◆ Document passage:
# # # # # # #

NOT FOR PUBLICATION


NO. 26503




IN THE INTERMEDIATE COURT OF APPEALS

OF THE STATE OF HAWAI`I





STATE OF HAWAI`I, Plaintiff-Appellee, v.
EVAN KAKUGAWA, Defendant-Appellant,

and
JASON YOSHIMURA, BRANDEN KAKUGAWA, DON CABINIAN, and
LAMAAR RICHARDSON, also known as Lamaar Silva, Defendants





APPEAL FROM THE CIRCUIT COURT OF THE FIRST CIRCUIT
(CR. NO. 01-1-2624)



SUMMARY DISPOSITION ORDER
(By: Burns, C.J., Lim and Foley, JJ.)

Defendant-Appellant Evan Kakugawa (Kakugawa) appeals from the Judgment filed on March 9, 2004 in the Circuit Court of the First Circuit (circuit court). After a jury-waived trial, the Honorable Marie N. Milks presiding (Judge Milks), the circuit court found Kakugawa guilty of:

Count I:     Murder in the Second Degree, in violation of Hawaii Revised Statutes (HRS) §§ 707-701.5 (1993) and 706-656 (1993 & Supp. 2005); and

Count II:     Attempted Murder in the Second Degree, in violation of HRS §§ 705-500 (1993), 707-701.5, and 706-656.

# # # # # # #

◆ Data:

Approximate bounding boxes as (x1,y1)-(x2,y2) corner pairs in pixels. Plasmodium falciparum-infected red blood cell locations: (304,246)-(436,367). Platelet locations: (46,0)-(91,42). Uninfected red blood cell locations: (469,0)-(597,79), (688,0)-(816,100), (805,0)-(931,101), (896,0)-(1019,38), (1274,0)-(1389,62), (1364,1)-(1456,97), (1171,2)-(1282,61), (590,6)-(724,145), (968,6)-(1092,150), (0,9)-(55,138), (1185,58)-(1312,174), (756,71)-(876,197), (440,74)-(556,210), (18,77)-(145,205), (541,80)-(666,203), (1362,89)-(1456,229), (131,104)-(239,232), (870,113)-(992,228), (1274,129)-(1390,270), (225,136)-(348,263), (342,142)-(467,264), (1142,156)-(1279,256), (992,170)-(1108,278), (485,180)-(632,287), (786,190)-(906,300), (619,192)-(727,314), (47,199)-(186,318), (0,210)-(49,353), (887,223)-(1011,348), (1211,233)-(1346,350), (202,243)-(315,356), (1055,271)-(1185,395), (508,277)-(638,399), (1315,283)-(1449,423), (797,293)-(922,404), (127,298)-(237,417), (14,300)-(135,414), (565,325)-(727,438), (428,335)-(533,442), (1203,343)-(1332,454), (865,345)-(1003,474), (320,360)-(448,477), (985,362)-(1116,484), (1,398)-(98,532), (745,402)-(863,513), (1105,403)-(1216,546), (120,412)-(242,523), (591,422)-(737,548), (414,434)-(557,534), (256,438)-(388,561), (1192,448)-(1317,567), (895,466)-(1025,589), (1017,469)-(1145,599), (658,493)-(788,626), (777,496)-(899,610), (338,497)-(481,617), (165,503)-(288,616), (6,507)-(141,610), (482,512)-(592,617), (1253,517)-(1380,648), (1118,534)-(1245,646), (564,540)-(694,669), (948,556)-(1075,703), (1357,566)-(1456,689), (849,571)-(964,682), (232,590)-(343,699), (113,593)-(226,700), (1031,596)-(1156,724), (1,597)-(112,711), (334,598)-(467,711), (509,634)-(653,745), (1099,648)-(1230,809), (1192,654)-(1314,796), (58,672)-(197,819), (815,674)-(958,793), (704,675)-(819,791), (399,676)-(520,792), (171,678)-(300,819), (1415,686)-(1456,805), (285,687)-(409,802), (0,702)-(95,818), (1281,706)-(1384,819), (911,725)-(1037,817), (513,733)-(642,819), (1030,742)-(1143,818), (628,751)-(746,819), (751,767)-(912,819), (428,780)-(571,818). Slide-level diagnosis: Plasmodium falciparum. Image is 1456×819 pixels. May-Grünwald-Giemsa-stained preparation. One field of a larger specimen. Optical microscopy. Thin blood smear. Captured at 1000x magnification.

# # # # # # #

◆ Written request 1:
In the appeals court order, reproduce the passage that begins at the words "SUMMARY DISPOSITION ORDER" and stops after the words "707-701.5, and 706-656.".
◆ Written request 2:
Answer these questions from the appeals court order:
(a) What is the appeal's case number?
(b) On what date was the Judgment filed in the circuit court?
(c) What offense is listed under Count II?
◆ Written request 3:
Pick up the appeals court order after its last sentence and keep writing.

◆ Task output 1:
SUMMARY DISPOSITION ORDER
(By: Burns, C.J., Lim and Foley, JJ.)

Defendant-Appellant Evan Kakugawa (Kakugawa) appeals from the Judgment filed on March 9, 2004 in the Circuit Court of the First Circuit (circuit court). After a jury-waived trial, the Honorable Marie N. Milks presiding (Judge Milks), the circuit court found Kakugawa guilty of:

Count I:     Murder in the Second Degree, in violation of Hawaii Revised Statutes (HRS) §§ 707-701.5 (1993) and 706-656 (1993 & Supp. 2005); and

Count II:     Attempted Murder in the Second Degree, in violation of HRS §§ 705-500 (1993), 707-701.5, and 706-656.

◆ Task output 2:
(a) No. 26503
(b) March 9, 2004
(c) Attempted Murder in the Second Degree

◆ Task output 3:
The circuit court sentenced Kakugawa to life imprisonment with the possibility of parole on each of Counts I and II, said terms to run concurrently. The circuit court also ordered Kakugawa to pay a free-standing order of restitution in the amount of
$10,869.05 on Count I, jointly and severally with his co-defendants, and waived its ordered $1,000 Crime Victim Compensation Fee due to Kakugawa's inability to pay.

On appeal, Kakugawa argues:

(1)     His right to confrontation was violated when the circuit court relied upon the testimony of Brandie Gouveia (Gouveia), who did not testify at Kakugawa's trial.

(2)     The circuit court erred by using incorrect criteria to determine the state of mind for murder. In its oral ruling, Kakugawa notes, the circuit court found that "any reasonable person knows that a kick to the head of a person can result in death." However, he maintains, the court was referring to the mens rea for a reckless or negligent state of mind, not the intentional or knowing states of mind that are required for murder and attempted murder.

(3)     There was a lack of substantial evidence that he had the requisite intent for accomplice liability.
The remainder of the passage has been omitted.